WHAT THE TASK ASKS:
Rename "broken plank" to "loose board" in the part of the listing that opens with the line containing "Which sits higher" and runs through the end of the listing. Give back only that part, with everything else unchanged.

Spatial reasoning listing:

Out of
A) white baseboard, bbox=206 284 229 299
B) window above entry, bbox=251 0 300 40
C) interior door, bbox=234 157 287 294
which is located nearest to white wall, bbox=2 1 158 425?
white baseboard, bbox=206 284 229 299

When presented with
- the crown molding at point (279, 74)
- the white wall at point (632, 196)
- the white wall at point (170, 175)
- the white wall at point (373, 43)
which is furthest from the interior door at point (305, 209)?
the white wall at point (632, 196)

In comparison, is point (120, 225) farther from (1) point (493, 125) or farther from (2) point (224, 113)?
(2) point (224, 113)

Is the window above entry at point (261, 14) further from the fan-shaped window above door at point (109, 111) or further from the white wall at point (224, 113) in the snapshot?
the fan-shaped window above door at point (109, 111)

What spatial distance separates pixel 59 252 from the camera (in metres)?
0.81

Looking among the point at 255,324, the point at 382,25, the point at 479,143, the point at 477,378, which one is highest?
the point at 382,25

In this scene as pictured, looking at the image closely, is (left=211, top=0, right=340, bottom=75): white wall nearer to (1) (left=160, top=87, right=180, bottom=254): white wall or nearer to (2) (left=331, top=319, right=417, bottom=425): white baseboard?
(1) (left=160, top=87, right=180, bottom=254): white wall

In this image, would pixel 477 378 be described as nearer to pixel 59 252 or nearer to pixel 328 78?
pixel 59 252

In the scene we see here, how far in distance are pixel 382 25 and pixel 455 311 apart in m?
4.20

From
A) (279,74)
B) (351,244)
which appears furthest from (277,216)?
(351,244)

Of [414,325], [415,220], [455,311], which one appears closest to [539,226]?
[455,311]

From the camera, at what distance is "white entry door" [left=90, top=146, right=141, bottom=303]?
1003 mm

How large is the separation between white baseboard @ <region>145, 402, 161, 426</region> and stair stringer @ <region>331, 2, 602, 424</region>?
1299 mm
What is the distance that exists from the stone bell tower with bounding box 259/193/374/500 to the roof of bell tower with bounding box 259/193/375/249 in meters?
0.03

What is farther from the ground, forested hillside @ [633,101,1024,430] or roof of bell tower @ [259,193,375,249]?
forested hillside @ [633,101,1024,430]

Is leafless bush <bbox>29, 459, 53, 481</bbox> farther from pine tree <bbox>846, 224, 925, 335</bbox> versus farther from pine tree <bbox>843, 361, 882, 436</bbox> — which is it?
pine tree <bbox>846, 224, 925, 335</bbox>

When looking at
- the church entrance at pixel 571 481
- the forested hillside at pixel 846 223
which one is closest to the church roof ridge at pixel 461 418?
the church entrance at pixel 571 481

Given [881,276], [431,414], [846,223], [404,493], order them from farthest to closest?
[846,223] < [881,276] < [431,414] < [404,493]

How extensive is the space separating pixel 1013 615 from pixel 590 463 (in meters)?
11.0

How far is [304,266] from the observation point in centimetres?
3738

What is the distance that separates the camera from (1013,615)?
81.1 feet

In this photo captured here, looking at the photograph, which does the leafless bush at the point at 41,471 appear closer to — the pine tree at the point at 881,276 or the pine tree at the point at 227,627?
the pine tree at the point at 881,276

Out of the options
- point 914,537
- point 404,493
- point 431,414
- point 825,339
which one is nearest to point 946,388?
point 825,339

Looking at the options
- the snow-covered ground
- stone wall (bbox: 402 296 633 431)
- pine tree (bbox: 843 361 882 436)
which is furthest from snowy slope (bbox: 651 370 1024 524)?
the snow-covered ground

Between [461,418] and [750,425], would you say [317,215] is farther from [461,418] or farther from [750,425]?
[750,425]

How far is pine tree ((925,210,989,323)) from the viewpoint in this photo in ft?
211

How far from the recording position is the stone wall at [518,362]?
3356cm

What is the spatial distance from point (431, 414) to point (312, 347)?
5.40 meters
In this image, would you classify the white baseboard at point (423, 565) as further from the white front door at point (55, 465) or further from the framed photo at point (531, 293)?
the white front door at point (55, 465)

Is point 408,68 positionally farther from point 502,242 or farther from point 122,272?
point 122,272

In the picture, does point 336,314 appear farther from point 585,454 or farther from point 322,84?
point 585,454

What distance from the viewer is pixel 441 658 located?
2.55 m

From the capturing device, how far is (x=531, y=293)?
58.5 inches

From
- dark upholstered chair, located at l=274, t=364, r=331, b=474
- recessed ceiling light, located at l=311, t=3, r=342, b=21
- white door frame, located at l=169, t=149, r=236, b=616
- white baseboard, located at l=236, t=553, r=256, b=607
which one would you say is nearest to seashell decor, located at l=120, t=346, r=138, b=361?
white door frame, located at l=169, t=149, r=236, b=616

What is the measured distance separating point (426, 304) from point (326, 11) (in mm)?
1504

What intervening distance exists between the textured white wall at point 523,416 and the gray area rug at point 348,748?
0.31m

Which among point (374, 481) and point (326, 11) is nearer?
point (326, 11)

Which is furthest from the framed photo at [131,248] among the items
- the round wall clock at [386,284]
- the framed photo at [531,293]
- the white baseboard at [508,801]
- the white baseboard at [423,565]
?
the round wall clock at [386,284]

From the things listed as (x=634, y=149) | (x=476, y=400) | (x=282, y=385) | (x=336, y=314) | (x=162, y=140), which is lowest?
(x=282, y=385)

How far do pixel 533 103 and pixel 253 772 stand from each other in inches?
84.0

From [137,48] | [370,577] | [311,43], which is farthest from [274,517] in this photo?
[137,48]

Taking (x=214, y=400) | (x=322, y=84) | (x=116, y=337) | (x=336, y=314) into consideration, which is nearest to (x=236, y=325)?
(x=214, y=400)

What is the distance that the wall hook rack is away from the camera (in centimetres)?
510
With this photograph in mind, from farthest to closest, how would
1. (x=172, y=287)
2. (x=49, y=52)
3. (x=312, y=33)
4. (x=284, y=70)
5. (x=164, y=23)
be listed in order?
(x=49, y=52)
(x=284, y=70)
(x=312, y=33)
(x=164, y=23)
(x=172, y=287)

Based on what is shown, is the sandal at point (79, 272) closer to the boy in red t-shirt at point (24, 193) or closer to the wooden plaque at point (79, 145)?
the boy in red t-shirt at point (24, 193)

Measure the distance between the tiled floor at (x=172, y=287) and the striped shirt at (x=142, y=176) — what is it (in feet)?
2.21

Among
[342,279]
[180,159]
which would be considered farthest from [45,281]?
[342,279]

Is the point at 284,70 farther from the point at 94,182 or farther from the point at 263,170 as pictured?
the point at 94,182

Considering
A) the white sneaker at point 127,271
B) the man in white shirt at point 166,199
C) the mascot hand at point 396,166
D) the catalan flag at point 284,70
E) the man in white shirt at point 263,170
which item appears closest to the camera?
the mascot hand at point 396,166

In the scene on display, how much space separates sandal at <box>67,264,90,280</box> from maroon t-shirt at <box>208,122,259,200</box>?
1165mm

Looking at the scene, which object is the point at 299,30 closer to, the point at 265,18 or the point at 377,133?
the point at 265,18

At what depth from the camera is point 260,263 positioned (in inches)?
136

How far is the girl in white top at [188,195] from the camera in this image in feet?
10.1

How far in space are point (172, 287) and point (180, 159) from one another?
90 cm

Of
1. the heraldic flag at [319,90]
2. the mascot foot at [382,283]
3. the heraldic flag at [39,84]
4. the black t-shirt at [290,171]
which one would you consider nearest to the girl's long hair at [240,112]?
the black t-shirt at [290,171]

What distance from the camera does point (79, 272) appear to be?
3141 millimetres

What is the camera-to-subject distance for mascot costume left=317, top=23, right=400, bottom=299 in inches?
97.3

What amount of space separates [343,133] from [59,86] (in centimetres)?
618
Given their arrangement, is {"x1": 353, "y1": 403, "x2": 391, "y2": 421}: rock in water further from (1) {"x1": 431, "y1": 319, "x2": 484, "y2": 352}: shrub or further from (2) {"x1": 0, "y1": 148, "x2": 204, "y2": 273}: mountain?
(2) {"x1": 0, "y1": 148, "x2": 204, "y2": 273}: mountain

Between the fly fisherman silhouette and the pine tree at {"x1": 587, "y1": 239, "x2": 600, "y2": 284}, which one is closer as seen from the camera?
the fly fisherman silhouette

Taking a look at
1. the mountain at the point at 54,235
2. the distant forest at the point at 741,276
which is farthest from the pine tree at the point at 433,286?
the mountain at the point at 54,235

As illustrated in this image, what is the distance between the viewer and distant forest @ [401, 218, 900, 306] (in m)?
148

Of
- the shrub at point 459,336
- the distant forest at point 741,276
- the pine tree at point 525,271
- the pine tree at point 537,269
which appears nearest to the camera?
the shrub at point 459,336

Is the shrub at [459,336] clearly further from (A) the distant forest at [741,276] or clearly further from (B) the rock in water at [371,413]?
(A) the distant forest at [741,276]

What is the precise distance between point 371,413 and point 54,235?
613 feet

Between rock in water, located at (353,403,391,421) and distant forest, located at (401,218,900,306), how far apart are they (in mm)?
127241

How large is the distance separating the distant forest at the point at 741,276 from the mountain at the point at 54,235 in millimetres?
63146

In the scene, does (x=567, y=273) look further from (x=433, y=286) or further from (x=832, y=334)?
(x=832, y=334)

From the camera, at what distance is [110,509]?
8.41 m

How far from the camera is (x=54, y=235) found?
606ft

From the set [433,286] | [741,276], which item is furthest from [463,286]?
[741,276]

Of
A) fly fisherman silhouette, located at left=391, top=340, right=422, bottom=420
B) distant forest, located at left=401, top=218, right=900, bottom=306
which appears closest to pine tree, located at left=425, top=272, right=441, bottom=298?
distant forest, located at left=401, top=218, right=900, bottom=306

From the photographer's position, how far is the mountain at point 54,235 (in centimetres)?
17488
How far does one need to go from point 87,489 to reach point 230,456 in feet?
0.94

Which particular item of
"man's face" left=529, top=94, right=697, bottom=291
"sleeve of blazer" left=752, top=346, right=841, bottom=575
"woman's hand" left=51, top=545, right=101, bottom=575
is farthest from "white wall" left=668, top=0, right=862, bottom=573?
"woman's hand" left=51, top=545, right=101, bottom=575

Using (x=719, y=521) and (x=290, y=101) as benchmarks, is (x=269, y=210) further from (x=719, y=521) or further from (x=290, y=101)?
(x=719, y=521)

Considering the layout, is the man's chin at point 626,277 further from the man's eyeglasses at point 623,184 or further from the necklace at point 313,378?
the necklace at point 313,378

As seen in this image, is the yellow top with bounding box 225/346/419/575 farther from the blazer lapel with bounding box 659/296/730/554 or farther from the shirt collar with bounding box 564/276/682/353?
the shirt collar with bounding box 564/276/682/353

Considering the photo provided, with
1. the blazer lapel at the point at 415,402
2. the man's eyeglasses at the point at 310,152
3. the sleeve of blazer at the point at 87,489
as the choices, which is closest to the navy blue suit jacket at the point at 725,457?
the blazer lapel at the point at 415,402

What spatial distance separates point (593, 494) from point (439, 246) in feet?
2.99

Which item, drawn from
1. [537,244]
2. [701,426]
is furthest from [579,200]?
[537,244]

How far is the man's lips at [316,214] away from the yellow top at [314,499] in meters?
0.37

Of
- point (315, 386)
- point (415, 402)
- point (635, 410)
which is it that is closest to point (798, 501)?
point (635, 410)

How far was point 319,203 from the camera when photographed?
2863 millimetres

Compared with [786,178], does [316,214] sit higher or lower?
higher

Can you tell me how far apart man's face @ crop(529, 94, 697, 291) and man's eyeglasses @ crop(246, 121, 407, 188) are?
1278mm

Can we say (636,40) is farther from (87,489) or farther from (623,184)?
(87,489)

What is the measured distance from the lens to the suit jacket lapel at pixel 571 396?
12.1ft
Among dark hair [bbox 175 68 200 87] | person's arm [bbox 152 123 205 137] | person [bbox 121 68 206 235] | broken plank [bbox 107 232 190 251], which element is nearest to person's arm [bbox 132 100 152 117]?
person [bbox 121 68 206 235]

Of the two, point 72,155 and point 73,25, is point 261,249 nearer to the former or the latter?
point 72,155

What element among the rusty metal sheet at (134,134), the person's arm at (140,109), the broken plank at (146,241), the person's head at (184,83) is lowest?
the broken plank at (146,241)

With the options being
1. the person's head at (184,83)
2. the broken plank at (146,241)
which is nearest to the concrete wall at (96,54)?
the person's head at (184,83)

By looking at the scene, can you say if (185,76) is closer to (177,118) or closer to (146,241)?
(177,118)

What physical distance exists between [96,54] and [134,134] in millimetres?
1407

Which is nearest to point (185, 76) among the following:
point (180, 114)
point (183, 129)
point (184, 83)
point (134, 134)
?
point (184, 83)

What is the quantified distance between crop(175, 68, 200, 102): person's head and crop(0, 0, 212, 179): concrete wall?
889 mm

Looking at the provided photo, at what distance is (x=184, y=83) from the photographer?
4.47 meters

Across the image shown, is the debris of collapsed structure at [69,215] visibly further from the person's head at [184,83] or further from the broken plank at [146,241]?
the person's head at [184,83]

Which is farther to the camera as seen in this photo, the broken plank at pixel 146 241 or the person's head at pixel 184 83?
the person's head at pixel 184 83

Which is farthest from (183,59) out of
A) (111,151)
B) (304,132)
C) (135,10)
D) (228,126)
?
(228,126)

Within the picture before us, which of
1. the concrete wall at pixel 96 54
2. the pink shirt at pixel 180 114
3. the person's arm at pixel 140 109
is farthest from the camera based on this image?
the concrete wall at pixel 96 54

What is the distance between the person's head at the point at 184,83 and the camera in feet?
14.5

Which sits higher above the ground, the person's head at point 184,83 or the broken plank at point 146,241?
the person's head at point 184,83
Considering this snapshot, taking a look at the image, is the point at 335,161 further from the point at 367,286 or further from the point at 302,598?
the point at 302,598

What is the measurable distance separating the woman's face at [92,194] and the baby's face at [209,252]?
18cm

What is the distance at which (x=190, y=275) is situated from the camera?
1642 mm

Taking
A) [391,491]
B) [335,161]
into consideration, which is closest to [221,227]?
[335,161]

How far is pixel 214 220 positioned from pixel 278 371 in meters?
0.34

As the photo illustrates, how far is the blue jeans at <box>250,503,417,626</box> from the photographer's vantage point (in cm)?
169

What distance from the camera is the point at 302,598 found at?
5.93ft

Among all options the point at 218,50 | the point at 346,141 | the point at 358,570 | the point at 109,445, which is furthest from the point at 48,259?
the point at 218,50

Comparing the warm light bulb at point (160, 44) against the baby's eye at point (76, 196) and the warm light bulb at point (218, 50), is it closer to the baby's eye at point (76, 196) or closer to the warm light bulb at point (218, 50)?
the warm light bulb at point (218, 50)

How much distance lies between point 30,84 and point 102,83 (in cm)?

SOLUTION BELOW:
Which sits higher above the ground, the person's head at point 184,83 or the loose board at point 146,241?
the person's head at point 184,83
Considering this snapshot, taking a look at the image, is the point at 335,161 further from the point at 367,286 or further from the point at 302,598?
the point at 302,598

What is the measurable distance separating the woman's face at [92,194] and the baby's face at [209,252]?
18cm

What is the distance at which (x=190, y=275) is situated from the camera?
1642 mm

Taking
A) [391,491]
B) [335,161]
into consideration, which is closest to [221,227]?
[335,161]

How far is pixel 214 220 positioned from pixel 278 371 in meters?
0.34

As the photo illustrates, how far is the blue jeans at <box>250,503,417,626</box> from the photographer's vantage point (in cm)?
169

What distance from the camera is the point at 302,598 found at?
5.93ft

Among all options the point at 218,50 | the point at 346,141 | the point at 358,570 | the point at 109,445, which is furthest from the point at 48,259?
the point at 218,50

Comparing the warm light bulb at point (160, 44) against the baby's eye at point (76, 196) and the warm light bulb at point (218, 50), is it closer to the baby's eye at point (76, 196) or closer to the warm light bulb at point (218, 50)?
the warm light bulb at point (218, 50)

How much distance lies between point 30,84 and point 102,83 (in cm)?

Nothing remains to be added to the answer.